Work item: Scan the records for the word "fonts". Report each line where it occurs.

== Segment start ==

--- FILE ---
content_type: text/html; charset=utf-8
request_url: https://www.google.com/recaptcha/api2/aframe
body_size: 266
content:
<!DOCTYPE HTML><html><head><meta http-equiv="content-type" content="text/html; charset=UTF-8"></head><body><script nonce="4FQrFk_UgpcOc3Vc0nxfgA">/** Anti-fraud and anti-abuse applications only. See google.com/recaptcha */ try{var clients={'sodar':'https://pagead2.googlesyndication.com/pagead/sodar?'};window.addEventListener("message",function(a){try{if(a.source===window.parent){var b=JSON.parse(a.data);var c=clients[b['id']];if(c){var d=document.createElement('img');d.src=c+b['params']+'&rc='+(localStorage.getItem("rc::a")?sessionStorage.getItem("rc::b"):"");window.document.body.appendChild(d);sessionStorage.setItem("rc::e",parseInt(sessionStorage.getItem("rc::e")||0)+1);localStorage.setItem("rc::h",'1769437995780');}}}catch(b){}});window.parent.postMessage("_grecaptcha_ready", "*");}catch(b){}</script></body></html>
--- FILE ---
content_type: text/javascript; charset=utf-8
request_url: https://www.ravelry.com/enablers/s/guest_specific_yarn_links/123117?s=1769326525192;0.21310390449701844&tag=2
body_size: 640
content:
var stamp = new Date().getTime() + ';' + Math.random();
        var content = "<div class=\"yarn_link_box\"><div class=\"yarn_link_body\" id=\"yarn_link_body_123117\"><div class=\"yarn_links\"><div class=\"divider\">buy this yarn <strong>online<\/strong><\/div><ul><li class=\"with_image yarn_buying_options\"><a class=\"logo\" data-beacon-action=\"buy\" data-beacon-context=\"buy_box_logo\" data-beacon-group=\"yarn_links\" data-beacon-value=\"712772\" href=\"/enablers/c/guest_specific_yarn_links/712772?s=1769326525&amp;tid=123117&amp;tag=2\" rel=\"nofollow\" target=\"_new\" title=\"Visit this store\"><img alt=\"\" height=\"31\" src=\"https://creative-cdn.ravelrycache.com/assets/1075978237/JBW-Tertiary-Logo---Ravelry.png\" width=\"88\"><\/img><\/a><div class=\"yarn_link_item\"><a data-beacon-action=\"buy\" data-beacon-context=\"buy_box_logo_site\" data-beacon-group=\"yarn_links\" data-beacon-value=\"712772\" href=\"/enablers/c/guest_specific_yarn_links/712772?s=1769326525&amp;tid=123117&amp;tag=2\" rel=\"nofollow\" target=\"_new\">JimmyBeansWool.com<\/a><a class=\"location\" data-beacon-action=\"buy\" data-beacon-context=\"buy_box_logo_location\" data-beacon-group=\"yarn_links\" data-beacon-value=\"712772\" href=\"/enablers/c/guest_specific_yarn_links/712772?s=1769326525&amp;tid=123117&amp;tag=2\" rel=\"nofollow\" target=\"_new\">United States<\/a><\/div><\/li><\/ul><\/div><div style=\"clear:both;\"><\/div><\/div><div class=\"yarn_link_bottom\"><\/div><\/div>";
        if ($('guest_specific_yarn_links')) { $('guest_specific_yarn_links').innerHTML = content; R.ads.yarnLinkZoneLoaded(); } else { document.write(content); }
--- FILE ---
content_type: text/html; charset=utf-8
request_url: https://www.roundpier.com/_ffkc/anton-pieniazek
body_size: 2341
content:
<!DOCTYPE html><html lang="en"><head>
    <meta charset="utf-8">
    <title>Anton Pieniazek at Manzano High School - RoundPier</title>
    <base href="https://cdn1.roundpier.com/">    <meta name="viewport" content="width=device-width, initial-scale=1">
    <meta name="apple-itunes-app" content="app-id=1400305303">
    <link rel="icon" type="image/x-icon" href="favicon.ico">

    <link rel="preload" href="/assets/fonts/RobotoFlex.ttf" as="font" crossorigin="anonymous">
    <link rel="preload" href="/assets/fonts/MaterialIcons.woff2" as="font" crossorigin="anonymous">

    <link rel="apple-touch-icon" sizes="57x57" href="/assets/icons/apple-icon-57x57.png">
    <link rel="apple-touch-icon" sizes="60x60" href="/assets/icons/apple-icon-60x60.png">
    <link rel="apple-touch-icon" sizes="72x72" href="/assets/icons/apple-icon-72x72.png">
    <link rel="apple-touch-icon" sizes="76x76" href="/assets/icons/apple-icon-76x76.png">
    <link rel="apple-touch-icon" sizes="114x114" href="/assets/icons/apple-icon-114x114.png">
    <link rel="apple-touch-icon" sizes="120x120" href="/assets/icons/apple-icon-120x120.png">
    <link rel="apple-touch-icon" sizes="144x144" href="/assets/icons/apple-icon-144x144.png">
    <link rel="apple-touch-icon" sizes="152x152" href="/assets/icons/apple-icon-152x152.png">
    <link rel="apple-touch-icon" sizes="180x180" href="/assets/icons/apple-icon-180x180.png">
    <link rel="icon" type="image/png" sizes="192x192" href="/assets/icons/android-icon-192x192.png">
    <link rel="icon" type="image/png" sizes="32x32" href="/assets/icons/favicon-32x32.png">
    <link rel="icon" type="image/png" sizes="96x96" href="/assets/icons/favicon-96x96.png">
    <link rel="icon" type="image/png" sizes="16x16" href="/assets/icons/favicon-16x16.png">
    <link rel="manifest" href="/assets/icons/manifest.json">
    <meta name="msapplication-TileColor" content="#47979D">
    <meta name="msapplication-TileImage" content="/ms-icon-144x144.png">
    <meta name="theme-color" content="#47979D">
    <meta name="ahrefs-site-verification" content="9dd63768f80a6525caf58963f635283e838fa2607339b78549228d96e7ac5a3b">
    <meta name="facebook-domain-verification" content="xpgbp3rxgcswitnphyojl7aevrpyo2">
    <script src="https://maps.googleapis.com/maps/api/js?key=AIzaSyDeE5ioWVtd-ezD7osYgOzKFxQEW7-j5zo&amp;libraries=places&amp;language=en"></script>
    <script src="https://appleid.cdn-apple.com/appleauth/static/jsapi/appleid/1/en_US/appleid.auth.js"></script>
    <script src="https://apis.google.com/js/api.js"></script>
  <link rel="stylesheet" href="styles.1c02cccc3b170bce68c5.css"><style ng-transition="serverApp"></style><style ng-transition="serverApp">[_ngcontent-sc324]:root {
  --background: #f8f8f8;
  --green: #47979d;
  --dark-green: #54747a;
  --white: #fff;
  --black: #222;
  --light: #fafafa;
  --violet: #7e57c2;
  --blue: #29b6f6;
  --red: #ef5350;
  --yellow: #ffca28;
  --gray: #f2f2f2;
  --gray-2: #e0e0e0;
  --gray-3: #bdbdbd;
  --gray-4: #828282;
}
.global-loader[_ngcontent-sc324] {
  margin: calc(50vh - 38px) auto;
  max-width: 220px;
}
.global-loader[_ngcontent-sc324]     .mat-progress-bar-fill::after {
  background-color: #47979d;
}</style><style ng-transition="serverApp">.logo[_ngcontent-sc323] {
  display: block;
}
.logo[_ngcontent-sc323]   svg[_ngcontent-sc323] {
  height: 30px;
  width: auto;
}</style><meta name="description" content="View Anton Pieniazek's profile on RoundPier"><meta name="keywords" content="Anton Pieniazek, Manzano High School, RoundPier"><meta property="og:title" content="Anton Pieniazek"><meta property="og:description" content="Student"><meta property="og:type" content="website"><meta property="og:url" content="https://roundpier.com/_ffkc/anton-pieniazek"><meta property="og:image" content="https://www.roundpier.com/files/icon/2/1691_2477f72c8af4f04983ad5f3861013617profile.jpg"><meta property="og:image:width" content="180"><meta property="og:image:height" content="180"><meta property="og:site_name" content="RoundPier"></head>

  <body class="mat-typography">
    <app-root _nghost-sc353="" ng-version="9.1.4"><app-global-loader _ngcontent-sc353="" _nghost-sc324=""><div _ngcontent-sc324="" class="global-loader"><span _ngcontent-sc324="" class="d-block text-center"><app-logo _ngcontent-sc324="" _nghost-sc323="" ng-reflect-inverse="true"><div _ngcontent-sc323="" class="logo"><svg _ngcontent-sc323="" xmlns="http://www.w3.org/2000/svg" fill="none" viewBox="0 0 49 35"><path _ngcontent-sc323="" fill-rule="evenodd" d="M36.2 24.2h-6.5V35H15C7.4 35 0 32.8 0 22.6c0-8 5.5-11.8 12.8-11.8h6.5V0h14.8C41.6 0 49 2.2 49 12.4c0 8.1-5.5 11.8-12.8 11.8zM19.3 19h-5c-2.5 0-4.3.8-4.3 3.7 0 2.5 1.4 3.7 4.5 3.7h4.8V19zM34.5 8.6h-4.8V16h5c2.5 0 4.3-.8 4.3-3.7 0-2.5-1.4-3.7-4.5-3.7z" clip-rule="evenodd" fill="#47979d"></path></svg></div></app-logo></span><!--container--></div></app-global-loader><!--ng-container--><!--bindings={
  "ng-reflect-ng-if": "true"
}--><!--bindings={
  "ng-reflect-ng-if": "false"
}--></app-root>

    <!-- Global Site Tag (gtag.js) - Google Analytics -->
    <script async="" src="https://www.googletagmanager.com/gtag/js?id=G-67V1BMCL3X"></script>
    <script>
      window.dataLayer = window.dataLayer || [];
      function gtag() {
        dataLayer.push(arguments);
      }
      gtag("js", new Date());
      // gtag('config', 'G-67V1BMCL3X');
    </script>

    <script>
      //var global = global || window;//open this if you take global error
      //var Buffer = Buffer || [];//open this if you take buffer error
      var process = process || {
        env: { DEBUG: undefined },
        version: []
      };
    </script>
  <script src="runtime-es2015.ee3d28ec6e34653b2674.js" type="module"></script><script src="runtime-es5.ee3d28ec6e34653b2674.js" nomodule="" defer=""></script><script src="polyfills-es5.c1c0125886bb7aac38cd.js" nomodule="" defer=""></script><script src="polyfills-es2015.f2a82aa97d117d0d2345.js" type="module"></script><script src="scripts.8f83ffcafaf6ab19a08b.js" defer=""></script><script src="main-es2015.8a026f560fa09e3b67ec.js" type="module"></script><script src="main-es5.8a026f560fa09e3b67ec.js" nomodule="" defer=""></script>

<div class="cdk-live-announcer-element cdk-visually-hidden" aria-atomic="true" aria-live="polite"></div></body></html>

== Segment end ==

Response to the exercise:
    <link rel="preload" href="/assets/fonts/RobotoFlex.ttf" as="font" crossorigin="anonymous">
    <link rel="preload" href="/assets/fonts/MaterialIcons.woff2" as="font" crossorigin="anonymous">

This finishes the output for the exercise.